Als Praktizierende reflektieren wir ehrlich über unser Verhalten, wir können mal genau beobachten, was dieser Konsum mit uns macht und warum wir immer wieder zum Handy greifen: Einsamkeit, Langeweile, Trostsuche, Ablenkung, innere Unruhe…? Dann erinnern wir uns daran, warum wir eigentlich praktizieren wollen und können sehen, dass die intensive Handynutzung diesen Zielen und Wünschen im Wege steht.
Im Sutra der 42 Kapitel heißt es in Kapitel 26: „Buddha sagt: Keine Art von Begierde ist stärker als Sex. Die sexuelle Begierde kann mit nichts verglichen werden. Glücklicherweise gibt es nur eine solche (starke) Form der Begierde. Wenn es noch eine weitere geben würde, könnte niemand in dieser Welt den Weg verwirklichen (das Samsara überwinden).“ Buddha macht es immer wieder klar, in vielen, vielen Sutren, dass wir nur die Befreiung von allem Leiden, das Ende des Samsaras erreichen können, wenn wir alle Arten von Begierden, ob groß oder klein radikal loslassen und abschneiden. Die schwierigste, die es abzuschneiden gilt, ist die Begierde nach Sex. Darum gibt es ja auch für die Ordinierten die Vinaya-Regeln des Zölibats und die, keinerlei sexuelle Handlungen durchzuführen.

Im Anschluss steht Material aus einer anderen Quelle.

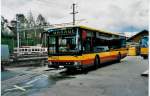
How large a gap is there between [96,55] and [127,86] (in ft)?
25.6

Ich habe mir schon oft Gedanken gemacht, dass es nun mit unserer digitalisierten Welt eine weitere solche starke Begierde gibt, nämlich das Handy. Die Handynutzung stellt ein großes Hindernis in unserer Dharmapraxis dar, selbst wenn wir in diesem Leben nicht das Ziel haben, die Erleuchtung zu erlangen. Wir sagen uns oft, wir hätten keine Zeit zum Meditieren oder um andere Arten der Praxis zu machen, oder wir seien zu müde. Wenn wir aber schauen, wie viel Zeit wir am Bildschirm verbringen, und davon die nützliche Bildschirmzeit abziehen (in der wir wirklich Dinge erledigt haben), dann sehen wir, wie viel unnütze Zeit mit YouTube, TikTok, Facebook, Netflix, Spielen oder Messenger-Chats vergangen ist. Da wäre locker Zeit gewesen, zu meditieren. Aber diese Nutzung macht uns faul, träge und passiv. Es ist bequem, sich einfach nur berieseln zu lassen, anstatt unseren Geist zu fokussieren. Und genau diese Gewohnheit ist tödlich für unsere Praxis. Wir wünschen uns mehr Klarheit, aber stattdessen vernebeln wir unseren Geist für Stunden mit digitalem Müll.
Auch bei interessanten Berichten ist es eine Reizüberflutung. Wir müssen nicht alles wissen, was auf dieser Welt geschieht. Ganz zu schweigen davon, dass der Inhalt vieler Artikel nicht gerade heilsam ist und uns oft mit einem Gefühl der Ohnmacht oder sogar Angst zurücklässt, die wir dann wieder durch weiteren Konsum kaschieren möchten. Wir werden unbewusst auch beeinflusst, je nachdem in welchen algorithmischen Blasen wir uns digital aufhalten. Wir verfallen dadurch sehr leicht in dualistische Sichtweisen und werden weniger kompromissbereit. Das ständige Scrollen macht etwas mit unserem Geist! Jeder Sinneseindruck wird in unserem Bewusstsein gespeichert. Wir meinen, die vielen Dinge, die wir da anschauen seien ja harmlos, aber dabei erkennen wir nicht, welchen großen negativen Einfluss auch die scheinbar unwichtigen Inhalte auf uns haben. Das ist sehr subtil.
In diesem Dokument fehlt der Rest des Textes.